Cuando algún
historiador escriba lo que siguió a los tiempos del COVD-19 y veamos con otros
ojos nuestra realidad, qué será lo
primero que nos hará recordar estos momentos, si con nuestro comportamiento
estamos escribiendo nuestra historia.O es que estamos mandando señales de los
mucho que la vida nos ofrecía antes de. Seguiremos aún sin saber que lo que
vivimos presentaba todas las señales de una verdadera obstrucción del pensamientos.
Y lo que sigue será La época de la Gran
Restauración. Y como lema llevará otra forma de vivir.
Pero parece
imposible, lo primero será un recuento de todo lo que nos han despojado, al
grado que muchos de nosotros quedaremos casi encuerados, nuestras baratijas en la tienda de empeño.
Nuestra base material quedará resentida y ya no podremos decir cosas como eso de
que un peso no te hace ni más pobre ni más rico, porque ni implica y no
corresponde al deseo inmediato de tener salud y luchar contra lo que venga. Un
segundo efecto serán los resultados. Una vacuna. Un medicamento eficaz. Y luego
esa visión de la realidad que al día de hoy nos vemos tan clara. No tenemos un
espejo que nos ayude a emprender el trabajo. Porque tampoco sabemos cuál será
la nueva medida de las cosas y con que mentalidad estaremos dispuesto a aceptar
o dar por hecho los nuevos principios de vida.

## REGISTROS

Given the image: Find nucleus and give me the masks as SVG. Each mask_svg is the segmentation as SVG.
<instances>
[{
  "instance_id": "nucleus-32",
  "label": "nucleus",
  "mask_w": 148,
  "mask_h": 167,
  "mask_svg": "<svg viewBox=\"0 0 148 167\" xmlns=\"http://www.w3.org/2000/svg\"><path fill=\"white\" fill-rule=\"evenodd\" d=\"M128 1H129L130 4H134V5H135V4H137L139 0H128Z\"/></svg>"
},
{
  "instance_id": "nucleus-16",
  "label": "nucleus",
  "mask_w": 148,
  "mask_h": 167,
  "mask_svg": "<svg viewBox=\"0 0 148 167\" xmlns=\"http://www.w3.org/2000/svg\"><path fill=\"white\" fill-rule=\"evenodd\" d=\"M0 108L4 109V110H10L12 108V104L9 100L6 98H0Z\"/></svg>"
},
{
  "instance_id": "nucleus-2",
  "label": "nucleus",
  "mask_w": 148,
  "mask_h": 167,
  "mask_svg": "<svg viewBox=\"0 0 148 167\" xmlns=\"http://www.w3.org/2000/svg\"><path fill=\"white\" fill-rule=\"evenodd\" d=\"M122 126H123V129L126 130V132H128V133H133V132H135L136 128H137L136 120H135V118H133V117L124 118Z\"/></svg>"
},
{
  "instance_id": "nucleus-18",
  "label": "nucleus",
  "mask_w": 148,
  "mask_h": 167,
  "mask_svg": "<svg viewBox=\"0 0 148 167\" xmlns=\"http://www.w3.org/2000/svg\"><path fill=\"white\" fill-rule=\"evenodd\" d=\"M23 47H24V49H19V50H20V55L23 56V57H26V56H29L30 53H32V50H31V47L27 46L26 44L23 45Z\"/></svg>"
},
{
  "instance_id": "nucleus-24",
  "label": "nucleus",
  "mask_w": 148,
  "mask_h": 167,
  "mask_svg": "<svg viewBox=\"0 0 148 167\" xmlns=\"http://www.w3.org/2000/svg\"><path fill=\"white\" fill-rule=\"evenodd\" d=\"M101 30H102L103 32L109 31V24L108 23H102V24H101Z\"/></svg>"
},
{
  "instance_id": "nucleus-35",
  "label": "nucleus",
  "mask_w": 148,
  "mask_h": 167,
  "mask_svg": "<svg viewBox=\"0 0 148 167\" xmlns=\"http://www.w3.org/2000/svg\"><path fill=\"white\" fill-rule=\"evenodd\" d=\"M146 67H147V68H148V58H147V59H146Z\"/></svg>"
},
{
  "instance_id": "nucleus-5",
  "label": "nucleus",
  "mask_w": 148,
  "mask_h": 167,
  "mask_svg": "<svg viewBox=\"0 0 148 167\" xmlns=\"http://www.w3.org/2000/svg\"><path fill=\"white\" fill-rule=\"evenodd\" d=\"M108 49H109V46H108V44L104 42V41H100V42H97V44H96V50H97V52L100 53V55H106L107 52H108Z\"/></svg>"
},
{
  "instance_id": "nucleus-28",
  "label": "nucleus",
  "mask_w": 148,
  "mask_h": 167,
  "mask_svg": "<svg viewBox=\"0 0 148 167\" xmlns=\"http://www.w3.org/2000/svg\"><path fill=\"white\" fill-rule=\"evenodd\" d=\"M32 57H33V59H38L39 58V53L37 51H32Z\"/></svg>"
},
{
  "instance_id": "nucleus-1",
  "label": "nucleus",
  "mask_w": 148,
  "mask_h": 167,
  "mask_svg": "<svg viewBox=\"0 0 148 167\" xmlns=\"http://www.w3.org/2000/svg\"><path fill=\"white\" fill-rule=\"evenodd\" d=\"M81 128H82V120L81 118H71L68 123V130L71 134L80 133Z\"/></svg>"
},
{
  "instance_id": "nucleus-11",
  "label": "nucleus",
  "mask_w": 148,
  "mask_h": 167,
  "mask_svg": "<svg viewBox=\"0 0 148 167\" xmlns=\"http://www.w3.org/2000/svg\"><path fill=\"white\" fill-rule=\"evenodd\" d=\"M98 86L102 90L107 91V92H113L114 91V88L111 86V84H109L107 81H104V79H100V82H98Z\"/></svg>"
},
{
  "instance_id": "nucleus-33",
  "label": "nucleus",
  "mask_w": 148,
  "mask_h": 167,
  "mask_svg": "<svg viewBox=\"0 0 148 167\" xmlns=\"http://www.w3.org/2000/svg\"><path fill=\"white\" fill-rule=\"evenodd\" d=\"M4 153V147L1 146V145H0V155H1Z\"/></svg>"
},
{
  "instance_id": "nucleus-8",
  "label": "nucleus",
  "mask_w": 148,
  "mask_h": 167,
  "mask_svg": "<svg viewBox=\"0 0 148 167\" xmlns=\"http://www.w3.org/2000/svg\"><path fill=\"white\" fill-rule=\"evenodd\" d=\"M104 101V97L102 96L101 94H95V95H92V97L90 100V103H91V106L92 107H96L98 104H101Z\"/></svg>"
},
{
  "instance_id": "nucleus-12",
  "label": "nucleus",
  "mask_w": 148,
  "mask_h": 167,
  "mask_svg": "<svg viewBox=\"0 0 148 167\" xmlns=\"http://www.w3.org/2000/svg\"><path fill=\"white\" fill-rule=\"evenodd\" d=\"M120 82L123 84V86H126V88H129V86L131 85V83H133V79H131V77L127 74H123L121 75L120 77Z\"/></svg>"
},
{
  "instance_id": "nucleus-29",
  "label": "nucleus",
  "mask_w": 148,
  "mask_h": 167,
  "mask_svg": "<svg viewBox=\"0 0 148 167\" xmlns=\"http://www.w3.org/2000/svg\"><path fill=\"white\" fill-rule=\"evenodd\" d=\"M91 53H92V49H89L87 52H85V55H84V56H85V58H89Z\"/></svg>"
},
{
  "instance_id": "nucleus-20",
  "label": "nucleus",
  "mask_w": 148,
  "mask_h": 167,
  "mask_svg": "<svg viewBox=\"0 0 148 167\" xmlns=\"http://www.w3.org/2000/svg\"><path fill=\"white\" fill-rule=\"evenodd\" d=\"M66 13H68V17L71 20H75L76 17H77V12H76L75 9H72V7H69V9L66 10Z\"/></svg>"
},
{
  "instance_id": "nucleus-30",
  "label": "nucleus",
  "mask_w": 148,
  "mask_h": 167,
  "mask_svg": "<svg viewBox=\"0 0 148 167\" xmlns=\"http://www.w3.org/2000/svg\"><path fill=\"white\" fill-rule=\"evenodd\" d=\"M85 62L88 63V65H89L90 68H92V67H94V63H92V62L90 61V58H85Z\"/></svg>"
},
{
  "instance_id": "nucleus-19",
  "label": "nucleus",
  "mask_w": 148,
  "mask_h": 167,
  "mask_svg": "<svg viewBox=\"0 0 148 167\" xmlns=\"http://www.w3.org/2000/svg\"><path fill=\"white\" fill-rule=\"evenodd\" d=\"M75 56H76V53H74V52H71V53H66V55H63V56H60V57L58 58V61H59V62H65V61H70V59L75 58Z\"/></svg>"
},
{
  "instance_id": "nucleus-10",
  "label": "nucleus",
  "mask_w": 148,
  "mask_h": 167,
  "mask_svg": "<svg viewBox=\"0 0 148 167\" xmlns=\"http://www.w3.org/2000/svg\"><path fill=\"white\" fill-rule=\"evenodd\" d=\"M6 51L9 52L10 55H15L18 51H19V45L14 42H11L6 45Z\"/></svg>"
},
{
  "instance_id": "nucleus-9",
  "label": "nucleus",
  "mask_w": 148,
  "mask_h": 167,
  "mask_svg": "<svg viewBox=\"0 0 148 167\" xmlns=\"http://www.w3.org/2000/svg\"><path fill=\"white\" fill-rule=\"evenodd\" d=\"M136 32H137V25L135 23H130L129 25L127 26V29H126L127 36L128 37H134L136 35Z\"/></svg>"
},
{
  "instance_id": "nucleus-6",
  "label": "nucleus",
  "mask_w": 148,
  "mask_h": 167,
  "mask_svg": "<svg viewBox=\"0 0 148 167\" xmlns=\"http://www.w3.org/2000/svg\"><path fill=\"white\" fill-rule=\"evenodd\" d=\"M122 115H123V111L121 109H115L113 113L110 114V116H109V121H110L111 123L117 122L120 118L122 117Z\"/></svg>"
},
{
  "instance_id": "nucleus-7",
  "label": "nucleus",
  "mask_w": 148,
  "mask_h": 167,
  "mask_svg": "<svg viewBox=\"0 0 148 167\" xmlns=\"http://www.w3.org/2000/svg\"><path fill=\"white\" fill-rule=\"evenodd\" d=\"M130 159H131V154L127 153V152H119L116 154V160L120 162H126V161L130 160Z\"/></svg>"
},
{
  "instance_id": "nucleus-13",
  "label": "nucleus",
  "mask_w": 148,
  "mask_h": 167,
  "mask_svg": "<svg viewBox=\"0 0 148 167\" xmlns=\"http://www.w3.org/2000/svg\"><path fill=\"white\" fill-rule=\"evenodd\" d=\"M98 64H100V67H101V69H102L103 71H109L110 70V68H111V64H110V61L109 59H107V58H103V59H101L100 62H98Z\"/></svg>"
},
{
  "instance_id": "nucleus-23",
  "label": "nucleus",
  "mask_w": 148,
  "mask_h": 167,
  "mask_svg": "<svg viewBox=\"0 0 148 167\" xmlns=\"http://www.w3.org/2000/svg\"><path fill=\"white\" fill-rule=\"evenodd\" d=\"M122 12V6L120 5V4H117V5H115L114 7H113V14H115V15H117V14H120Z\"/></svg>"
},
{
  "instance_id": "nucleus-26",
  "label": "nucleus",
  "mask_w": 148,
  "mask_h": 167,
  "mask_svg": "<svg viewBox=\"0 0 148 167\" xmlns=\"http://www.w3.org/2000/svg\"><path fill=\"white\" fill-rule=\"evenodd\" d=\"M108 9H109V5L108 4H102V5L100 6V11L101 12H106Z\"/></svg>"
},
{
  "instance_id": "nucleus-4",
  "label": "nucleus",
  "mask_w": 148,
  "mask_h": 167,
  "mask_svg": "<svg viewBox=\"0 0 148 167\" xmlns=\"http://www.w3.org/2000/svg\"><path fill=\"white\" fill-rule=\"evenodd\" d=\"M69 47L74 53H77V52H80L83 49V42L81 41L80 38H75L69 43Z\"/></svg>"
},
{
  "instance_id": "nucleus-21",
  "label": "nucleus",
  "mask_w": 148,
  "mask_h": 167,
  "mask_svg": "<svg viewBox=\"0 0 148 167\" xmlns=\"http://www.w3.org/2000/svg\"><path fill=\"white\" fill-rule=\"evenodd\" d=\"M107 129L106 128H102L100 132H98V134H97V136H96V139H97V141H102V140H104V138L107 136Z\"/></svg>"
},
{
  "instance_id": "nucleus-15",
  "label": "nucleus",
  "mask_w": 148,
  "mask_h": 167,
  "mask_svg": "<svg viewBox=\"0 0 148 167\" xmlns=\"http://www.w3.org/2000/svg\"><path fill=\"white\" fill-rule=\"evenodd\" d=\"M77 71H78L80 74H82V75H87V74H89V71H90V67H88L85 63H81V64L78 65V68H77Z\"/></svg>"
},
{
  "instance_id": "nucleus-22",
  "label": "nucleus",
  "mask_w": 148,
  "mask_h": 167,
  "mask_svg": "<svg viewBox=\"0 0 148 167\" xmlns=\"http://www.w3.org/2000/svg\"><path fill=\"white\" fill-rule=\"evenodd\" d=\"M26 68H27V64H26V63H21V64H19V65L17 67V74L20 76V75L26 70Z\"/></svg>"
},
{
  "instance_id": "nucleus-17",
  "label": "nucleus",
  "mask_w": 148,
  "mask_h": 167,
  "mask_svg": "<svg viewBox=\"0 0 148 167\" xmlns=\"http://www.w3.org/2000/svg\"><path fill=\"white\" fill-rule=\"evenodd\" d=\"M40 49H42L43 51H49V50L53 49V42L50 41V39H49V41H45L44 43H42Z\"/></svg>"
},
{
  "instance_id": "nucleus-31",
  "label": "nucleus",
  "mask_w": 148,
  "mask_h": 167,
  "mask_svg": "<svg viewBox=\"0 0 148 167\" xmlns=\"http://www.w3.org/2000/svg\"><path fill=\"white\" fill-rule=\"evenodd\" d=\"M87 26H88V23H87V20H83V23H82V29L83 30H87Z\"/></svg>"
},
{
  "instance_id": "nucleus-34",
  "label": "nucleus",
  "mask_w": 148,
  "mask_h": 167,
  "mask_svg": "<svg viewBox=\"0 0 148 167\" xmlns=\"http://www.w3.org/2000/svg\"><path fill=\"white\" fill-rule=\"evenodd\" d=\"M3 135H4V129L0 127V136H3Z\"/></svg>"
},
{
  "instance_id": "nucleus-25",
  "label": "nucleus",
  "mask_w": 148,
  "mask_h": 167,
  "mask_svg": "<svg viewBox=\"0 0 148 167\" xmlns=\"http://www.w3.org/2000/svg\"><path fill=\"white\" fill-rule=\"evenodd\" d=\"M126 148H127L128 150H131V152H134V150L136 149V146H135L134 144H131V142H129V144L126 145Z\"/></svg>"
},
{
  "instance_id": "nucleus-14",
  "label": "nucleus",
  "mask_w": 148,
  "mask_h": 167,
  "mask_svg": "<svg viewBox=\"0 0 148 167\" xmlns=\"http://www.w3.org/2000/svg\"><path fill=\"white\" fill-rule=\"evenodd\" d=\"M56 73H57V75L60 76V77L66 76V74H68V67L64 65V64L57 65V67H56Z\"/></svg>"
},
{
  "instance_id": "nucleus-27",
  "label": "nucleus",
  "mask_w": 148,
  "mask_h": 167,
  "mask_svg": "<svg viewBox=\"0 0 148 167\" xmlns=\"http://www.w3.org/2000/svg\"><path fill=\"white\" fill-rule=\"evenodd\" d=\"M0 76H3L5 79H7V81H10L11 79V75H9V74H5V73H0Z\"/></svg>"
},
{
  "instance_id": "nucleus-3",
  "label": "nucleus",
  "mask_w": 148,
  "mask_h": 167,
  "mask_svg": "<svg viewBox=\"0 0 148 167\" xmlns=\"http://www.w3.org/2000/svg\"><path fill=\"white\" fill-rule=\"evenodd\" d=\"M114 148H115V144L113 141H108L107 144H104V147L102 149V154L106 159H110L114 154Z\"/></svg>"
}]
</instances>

## TAREAS DEL EJERCICIO
**a.** Reescribe en forma de lista el párrafo del texto para analizar que empieza con "Pero parece imposible", sin perder sus datos principales.
**b.** Según el texto para analizar, ¿por qué no tenemos un espejo que nos ayude a emprender el trabajo? Responde en una o dos oraciones.
Los registros son un material aparte, independiente del texto.

## RESPUESTAS DEL EJERCICIO
**a.**
- Lo primero será hacer un recuento de todo lo que nos han quitado. Muchos quedaremos casi sin nada, con nuestras baratijas en la casa de empeño.
- Nuestra base material quedará resentida. Ya no podremos decir que un peso no te hace ni más pobre ni más rico.
- Un segundo efecto serán los resultados: una vacuna y un medicamento eficaz.
- Después vendrá la visión de la realidad que hoy vemos tan clara.
- No tenemos un espejo que nos ayude a emprender el trabajo. Tampoco sabemos cuál será la nueva medida de las cosas ni con qué mentalidad aceptaremos los nuevos principios de vida.

**b.** Porque no sabemos cuál será la nueva medida de las cosas. Tampoco sabemos con qué mentalidad estaremos dispuestos a aceptar o dar por hechos los nuevos principios de vida.